Strategy
Strategic blueprint for evolving the Ravenswatch Mod Manager from
“functional foundation” to “community-grade modding framework”.
Strategy only — implementation details live in code, see MODDING.md
SDK.md(TBD) for usage andINTERNALS.mdfor engine RE.
Current state (honest)
- Build-time: Python CLI rewrites cooked asset bytes under
_Cooking/with per-file backup + restore. - Runtime: Optional
winhttp.dllproxy hosts per-mod Lua VMs. MinHook intercepts on engine functions were prototyped, currently pruned to no-op stubs. - Multiplayer: Not addressed. Engine uses Steam P2P. Cooked overrides on one peer = silent desync.

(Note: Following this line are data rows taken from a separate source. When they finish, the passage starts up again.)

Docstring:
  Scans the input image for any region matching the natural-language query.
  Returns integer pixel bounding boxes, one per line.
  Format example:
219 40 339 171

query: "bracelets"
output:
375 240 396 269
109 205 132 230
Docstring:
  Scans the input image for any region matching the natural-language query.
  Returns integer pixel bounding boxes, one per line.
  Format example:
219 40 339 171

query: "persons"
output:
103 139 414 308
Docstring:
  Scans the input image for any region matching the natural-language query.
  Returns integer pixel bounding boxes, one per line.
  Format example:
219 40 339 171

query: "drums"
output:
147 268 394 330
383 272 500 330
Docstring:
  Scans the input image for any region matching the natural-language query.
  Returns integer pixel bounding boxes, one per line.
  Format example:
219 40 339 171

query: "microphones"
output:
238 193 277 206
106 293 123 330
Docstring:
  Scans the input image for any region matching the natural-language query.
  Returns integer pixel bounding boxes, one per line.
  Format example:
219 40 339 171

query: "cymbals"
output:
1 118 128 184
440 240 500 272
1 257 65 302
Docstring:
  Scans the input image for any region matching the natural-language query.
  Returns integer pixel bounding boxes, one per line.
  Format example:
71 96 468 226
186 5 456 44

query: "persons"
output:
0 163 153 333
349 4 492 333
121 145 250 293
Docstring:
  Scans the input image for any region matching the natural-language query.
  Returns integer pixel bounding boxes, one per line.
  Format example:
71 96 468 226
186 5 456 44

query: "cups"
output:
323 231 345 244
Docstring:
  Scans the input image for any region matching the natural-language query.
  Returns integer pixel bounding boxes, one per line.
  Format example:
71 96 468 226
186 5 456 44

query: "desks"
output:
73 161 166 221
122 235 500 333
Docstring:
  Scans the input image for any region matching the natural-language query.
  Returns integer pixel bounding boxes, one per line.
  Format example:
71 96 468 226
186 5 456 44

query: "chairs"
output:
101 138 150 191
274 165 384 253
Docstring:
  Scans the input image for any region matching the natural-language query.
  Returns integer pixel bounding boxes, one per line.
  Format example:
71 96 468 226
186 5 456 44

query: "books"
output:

What works today informs every section below; gaps are called out explicitly so the plan stays grounded.
1. API Scalability & Ergonomics
Three-layer separation. Modder never crosses layer.
- Surface layer (
rsmm.sdk): semantic verbs —m.stat,m.texture,m.register_skin. Stable across engine RE drift. Versioned:sdk.v1,sdk.v2. Old versions deprecated with one-release grace. - Capability layer (
rsmm.core): mod-kind primitives — Registry, EventBus, OverrideTable, ConflictResolver. Surface composes these. - Adapter layer (
rsmm.engine): cooked-byte writers, cipher, MinHook bindings. Brittle. Replaced on every game patch. Hidden.
Event dispatch shape.
- Pub/sub on named topics (strings), never raw offsets. Engine resolves topic→callsite once at boot.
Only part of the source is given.